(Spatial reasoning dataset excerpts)
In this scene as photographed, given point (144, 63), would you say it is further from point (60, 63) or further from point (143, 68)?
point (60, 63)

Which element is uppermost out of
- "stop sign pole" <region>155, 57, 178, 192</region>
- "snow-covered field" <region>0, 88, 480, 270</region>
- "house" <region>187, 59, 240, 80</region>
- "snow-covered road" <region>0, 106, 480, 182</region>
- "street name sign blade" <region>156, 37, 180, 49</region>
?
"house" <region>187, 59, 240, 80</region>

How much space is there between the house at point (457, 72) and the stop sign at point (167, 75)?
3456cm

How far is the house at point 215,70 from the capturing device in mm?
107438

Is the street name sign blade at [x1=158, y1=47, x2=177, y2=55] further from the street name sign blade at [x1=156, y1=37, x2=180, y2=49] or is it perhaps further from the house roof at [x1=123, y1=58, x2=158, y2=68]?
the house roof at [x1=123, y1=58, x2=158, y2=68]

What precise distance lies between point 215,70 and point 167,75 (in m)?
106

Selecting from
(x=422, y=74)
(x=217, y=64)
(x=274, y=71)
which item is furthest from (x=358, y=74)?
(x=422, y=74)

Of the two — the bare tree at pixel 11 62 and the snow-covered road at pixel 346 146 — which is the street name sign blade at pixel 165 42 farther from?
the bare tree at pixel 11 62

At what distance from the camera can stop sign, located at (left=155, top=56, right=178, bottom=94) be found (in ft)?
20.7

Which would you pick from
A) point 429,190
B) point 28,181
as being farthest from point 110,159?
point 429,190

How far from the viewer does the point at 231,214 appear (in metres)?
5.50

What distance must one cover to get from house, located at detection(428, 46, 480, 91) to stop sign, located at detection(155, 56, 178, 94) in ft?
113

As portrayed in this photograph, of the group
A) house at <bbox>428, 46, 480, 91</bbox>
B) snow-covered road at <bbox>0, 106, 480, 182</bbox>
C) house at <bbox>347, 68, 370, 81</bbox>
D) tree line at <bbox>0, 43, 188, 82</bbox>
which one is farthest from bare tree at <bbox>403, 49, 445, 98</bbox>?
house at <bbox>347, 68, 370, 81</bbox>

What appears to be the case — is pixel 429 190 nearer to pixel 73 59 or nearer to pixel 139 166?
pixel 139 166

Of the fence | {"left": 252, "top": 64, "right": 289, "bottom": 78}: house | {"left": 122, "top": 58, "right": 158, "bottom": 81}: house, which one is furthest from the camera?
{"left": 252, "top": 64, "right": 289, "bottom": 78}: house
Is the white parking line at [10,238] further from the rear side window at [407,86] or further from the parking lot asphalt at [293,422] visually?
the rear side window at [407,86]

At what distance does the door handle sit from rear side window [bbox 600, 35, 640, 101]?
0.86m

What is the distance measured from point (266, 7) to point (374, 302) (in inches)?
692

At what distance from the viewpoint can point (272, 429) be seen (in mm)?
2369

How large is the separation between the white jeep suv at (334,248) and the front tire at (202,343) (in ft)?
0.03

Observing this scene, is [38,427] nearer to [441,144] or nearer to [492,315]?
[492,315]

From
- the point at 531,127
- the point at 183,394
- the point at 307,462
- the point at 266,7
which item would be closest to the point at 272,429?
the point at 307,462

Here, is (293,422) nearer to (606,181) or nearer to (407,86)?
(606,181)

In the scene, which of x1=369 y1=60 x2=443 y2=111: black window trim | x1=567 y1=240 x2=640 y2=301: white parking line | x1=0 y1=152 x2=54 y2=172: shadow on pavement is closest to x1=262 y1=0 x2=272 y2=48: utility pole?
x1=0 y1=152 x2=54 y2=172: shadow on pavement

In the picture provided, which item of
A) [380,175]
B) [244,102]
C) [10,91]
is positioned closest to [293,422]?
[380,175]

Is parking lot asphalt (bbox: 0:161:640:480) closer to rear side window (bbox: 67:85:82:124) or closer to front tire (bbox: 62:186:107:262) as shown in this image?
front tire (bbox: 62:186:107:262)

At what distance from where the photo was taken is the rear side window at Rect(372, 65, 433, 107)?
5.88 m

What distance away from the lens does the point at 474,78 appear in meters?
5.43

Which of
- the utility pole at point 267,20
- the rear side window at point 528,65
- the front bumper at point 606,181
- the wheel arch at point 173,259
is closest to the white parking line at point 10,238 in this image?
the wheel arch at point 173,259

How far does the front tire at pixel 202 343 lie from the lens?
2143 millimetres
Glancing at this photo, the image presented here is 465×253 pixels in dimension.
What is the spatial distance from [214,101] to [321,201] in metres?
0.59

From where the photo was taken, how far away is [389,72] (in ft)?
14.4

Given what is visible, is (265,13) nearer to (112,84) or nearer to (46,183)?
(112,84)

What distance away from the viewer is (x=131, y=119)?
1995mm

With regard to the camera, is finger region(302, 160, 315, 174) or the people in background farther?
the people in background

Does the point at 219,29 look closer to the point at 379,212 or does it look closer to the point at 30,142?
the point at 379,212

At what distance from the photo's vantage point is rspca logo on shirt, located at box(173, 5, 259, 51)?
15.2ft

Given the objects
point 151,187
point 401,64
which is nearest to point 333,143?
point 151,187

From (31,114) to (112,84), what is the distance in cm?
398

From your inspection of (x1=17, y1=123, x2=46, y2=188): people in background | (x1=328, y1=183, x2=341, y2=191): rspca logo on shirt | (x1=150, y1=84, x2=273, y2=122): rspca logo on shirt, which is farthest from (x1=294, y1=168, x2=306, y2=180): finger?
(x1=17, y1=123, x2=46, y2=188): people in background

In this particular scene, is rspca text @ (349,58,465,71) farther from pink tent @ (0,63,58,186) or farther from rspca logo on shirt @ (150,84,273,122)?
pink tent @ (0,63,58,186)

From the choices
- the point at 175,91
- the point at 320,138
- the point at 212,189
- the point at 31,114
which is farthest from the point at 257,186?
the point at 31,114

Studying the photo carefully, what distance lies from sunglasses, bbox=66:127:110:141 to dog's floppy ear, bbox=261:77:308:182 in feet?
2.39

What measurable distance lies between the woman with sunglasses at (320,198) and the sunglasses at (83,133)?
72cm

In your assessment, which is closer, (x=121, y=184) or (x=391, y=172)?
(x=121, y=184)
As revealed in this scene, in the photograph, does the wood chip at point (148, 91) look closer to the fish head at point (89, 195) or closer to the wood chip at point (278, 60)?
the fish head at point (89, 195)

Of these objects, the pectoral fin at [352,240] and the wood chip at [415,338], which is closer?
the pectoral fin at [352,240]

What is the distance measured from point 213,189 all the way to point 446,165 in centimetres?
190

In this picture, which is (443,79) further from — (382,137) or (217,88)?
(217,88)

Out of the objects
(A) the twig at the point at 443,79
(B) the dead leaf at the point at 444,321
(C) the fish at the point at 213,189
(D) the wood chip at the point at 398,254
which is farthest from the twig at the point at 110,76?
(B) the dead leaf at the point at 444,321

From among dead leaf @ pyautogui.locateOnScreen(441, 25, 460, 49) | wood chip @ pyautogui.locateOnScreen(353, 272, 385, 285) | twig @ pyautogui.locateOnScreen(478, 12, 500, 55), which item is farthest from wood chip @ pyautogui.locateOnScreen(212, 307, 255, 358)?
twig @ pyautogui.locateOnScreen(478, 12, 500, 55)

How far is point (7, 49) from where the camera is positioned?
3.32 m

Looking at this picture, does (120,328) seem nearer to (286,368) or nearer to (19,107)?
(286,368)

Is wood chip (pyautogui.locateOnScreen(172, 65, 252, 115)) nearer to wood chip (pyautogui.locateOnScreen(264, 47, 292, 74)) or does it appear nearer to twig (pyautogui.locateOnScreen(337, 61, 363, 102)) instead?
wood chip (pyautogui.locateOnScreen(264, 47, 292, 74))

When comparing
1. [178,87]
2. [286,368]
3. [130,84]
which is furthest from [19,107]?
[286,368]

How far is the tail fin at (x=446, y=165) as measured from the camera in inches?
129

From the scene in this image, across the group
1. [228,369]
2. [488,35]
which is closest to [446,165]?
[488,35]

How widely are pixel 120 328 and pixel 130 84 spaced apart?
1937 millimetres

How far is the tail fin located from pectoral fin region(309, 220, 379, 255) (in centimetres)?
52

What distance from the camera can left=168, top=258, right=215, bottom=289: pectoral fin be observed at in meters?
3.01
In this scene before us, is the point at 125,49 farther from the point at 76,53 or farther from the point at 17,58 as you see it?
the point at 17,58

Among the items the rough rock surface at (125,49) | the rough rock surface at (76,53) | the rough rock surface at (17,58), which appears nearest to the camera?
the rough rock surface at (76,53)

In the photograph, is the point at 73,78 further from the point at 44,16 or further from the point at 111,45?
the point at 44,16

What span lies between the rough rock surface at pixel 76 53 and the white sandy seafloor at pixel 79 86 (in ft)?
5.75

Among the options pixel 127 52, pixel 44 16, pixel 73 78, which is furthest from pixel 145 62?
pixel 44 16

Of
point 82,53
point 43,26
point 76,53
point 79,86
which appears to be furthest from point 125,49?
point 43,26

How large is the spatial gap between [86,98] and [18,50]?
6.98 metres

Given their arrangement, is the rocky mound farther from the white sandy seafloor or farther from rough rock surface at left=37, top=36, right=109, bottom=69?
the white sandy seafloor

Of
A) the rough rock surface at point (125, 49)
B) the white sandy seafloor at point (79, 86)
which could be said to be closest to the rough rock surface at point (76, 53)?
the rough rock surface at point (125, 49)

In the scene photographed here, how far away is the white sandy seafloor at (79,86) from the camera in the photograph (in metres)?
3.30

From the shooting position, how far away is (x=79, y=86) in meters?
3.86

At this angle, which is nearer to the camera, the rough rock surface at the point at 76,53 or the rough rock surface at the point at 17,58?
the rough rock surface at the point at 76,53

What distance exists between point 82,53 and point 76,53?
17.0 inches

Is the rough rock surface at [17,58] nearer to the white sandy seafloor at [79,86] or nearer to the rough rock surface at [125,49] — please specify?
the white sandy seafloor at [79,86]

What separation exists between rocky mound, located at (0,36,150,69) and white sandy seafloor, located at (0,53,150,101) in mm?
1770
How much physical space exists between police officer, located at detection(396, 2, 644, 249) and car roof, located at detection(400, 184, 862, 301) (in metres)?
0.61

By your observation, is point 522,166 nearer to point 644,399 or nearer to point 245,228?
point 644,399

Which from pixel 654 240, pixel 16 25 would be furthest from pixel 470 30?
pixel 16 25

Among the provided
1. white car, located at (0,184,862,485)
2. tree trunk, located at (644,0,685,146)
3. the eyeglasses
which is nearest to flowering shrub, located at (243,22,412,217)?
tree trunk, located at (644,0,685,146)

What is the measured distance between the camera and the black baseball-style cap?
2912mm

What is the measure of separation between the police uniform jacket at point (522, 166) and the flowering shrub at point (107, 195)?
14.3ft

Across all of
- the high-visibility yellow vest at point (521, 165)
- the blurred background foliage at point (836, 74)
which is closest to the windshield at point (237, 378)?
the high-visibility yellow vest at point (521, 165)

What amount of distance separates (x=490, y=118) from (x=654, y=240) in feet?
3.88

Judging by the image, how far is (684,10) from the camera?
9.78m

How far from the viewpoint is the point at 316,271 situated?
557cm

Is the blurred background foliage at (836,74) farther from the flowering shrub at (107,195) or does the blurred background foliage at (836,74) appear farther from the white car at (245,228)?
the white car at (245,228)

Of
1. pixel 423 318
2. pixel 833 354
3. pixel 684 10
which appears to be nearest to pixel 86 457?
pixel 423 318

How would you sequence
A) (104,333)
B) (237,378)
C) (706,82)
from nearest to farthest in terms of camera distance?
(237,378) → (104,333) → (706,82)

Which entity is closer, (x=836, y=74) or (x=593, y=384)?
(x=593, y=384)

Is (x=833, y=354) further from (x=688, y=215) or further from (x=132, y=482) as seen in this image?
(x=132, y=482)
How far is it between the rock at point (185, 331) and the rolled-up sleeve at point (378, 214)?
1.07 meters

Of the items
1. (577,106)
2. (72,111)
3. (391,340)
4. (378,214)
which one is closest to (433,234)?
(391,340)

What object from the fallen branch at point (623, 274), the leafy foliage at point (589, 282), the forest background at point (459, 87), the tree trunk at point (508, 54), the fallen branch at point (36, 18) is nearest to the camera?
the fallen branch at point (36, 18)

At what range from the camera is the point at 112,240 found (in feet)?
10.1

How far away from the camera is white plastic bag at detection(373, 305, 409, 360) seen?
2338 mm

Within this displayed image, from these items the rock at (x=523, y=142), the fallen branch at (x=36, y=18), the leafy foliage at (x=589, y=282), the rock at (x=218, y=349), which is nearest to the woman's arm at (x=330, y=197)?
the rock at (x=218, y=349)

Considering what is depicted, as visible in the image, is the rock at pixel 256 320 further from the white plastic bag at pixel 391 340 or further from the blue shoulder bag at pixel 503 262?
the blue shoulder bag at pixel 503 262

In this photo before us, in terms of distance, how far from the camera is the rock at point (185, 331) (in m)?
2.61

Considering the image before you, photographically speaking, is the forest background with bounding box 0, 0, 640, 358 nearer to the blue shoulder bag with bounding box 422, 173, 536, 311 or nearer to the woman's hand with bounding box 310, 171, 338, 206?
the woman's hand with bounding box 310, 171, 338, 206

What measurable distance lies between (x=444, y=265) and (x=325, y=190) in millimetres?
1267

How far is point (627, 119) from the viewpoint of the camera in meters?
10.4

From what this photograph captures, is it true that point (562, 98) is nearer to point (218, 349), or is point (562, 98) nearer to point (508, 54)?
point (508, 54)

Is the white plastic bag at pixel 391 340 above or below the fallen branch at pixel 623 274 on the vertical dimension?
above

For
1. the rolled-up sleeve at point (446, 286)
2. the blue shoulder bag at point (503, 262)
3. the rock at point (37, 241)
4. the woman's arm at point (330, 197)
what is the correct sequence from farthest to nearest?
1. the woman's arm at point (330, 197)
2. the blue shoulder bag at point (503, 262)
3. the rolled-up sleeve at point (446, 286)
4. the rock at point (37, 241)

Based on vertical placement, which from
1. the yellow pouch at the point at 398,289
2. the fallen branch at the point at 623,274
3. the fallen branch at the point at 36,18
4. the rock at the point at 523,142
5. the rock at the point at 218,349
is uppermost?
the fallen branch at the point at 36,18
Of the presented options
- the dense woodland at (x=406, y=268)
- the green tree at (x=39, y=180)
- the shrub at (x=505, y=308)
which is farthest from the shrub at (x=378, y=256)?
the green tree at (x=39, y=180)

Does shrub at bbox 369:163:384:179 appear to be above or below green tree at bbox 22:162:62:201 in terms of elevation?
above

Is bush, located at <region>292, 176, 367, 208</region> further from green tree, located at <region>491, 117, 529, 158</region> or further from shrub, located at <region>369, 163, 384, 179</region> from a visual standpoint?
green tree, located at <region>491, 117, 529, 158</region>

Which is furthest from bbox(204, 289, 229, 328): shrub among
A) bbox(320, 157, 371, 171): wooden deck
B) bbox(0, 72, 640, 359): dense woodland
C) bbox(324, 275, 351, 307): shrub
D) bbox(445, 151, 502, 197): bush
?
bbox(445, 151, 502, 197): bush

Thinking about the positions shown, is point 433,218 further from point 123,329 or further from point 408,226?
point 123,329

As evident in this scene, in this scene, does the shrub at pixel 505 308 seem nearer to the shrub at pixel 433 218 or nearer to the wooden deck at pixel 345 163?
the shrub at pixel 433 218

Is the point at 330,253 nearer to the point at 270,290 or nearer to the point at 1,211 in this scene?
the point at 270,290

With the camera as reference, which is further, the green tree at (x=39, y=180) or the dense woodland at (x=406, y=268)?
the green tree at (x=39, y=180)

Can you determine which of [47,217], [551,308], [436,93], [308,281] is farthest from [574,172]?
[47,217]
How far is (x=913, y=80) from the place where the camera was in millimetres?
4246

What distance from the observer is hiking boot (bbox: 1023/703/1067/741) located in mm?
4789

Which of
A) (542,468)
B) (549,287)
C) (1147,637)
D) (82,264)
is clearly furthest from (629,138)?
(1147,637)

◆ **EXERCISE**
Print again the material above, limited to the lines from the one holding "Is the point at 330,253" through the last, inclusive.

◆ **TASK RESPONSE**
Is the point at 330,253 nearer to the point at 270,290 or nearer to the point at 1,211 in this scene?
the point at 270,290

With the camera as reference, which is further, the green tree at (x=39, y=180) or the dense woodland at (x=406, y=268)?
the green tree at (x=39, y=180)

Can you determine which of [47,217], [551,308], [436,93], [308,281] is farthest from [574,172]?
[47,217]
How far is (x=913, y=80) from the place where the camera was in millimetres?
4246

What distance from the observer is hiking boot (bbox: 1023/703/1067/741) located in mm?
4789

Which of
A) (542,468)
B) (549,287)
C) (1147,637)
D) (82,264)
is clearly furthest from (629,138)?
(1147,637)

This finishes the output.